### THE REQUEST:
Copy everything in the listing below from the line containing "Which of these applies: is" down to the end of the listing, character for character.

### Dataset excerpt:
====

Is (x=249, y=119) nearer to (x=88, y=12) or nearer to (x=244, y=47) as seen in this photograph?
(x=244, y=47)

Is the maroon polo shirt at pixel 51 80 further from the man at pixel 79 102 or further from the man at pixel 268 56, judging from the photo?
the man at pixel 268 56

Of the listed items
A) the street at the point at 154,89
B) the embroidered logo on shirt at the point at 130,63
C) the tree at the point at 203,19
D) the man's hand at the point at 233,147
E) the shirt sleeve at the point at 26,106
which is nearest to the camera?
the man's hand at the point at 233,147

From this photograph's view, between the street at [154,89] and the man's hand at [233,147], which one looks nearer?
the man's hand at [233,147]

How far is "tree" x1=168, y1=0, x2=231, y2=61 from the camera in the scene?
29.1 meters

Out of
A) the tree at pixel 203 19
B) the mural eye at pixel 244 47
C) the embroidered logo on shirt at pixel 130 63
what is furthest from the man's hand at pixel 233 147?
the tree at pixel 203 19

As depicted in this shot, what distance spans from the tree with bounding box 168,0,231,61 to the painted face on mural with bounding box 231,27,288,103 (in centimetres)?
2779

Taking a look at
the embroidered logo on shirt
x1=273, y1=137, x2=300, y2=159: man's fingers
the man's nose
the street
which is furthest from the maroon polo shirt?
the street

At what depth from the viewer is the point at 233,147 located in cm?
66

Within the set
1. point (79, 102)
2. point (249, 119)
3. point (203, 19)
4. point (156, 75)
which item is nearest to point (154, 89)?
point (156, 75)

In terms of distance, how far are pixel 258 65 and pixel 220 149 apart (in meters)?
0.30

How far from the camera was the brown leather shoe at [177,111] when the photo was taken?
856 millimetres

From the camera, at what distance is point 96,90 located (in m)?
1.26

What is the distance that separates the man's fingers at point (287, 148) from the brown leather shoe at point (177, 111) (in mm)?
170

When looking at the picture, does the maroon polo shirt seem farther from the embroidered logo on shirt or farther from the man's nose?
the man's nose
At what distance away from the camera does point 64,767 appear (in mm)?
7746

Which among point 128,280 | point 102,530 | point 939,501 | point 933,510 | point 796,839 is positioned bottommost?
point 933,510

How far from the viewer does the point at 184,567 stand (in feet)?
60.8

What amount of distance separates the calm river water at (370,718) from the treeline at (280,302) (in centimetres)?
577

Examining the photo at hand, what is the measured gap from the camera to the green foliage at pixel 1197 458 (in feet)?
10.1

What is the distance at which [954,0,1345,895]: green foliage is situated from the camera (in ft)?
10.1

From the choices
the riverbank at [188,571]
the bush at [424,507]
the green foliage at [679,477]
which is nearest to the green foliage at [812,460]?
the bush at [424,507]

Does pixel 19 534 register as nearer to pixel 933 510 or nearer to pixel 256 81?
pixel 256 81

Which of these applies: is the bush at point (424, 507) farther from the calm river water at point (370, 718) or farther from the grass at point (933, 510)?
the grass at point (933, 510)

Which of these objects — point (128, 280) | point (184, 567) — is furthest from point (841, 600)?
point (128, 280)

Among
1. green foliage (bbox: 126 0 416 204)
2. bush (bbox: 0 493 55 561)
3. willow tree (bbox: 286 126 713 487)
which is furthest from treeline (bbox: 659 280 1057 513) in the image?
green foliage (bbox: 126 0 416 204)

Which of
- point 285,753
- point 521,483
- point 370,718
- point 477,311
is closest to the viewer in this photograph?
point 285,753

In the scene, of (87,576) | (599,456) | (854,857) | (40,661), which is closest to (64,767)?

====

### FULL RESPONSE:
Which of these applies: is the bush at point (424, 507) farther from the calm river water at point (370, 718) or farther from the grass at point (933, 510)?
the grass at point (933, 510)

Which of these objects — point (128, 280) | point (184, 567) — is furthest from point (841, 600)?
point (128, 280)

Among
1. green foliage (bbox: 126 0 416 204)
2. bush (bbox: 0 493 55 561)
3. willow tree (bbox: 286 126 713 487)
which is furthest from treeline (bbox: 659 280 1057 513) in the image?
green foliage (bbox: 126 0 416 204)

Which of
- point 285,753
- point 521,483
- point 370,718
- point 477,311
is closest to the viewer in this photograph?
point 285,753

In the scene, of (87,576) | (599,456) | (854,857) | (40,661), which is closest to (64,767)?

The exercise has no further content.